What is needed: Copy out the records word for word, beginning with the line that contains "As visible here, from" and ending with the final line of the records, both included.
=== Information supplied ===
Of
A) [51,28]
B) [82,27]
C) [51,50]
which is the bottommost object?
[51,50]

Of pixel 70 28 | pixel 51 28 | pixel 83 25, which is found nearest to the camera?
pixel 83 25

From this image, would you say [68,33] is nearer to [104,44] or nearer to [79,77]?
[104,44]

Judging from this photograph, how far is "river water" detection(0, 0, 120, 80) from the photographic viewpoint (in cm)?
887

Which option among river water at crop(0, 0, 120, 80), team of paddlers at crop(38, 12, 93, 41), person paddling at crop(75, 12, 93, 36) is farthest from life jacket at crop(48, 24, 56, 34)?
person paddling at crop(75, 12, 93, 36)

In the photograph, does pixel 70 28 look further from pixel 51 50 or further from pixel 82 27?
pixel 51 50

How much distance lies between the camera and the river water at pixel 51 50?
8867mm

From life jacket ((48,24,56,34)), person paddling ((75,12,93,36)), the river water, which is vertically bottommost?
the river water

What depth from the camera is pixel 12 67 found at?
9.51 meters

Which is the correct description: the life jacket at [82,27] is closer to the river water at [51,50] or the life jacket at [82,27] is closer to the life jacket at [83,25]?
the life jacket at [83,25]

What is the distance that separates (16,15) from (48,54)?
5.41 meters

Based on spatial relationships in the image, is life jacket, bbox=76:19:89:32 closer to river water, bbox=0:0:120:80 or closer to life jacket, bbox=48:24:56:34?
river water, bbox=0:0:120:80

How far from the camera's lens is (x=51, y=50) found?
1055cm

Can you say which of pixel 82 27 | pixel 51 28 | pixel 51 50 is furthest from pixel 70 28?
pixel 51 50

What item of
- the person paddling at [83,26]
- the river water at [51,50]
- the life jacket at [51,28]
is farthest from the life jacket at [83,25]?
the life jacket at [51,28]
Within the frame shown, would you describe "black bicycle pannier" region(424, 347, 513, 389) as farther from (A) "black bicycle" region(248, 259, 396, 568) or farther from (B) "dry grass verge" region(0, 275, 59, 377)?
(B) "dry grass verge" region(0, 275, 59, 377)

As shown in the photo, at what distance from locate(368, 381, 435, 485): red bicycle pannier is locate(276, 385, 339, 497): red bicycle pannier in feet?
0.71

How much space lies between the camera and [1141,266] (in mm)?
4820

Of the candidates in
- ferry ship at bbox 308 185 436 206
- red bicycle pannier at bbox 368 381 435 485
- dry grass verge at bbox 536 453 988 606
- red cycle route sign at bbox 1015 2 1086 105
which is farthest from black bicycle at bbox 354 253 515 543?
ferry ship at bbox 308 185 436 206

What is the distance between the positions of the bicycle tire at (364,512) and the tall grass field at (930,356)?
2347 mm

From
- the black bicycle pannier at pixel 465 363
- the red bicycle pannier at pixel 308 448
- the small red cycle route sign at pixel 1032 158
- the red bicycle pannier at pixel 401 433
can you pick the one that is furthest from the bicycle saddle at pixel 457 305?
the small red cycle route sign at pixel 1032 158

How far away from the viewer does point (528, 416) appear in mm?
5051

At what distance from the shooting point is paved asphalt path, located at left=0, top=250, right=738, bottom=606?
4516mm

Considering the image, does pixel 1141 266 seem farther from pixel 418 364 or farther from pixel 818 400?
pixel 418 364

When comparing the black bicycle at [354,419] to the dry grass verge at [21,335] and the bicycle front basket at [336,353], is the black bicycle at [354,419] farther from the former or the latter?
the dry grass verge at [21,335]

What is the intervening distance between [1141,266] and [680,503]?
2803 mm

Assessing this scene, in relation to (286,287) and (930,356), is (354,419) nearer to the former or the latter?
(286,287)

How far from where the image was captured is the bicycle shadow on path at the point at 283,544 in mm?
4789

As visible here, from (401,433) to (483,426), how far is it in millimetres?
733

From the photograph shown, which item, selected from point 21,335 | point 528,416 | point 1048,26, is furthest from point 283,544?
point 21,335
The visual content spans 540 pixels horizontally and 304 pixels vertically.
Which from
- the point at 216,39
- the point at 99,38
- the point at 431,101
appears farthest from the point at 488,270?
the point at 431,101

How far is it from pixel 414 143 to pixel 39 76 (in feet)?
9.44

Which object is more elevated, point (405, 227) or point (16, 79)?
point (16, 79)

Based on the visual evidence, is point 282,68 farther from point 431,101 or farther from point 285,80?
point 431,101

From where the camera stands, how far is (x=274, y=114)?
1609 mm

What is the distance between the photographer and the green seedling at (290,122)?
===
Answer:
As visible here, from (401,433) to (483,426), how far is it in millimetres?
733

From the photograph shown, which item, selected from point 21,335 | point 528,416 | point 1048,26, is furthest from point 283,544?
point 21,335
The visual content spans 540 pixels horizontally and 304 pixels vertically.
Which from
- the point at 216,39
- the point at 99,38
- the point at 431,101
appears farthest from the point at 488,270?
the point at 431,101

How far is it from pixel 414 143 to pixel 39 76 (in feet)?
9.44

Which object is more elevated, point (405, 227) or point (16, 79)?
point (16, 79)

Based on the visual evidence, is point 282,68 farther from point 431,101 or farther from point 285,80?
point 431,101

From where the camera stands, how far is (x=274, y=114)?
1609 mm

What is the distance between the photographer and the green seedling at (290,122)?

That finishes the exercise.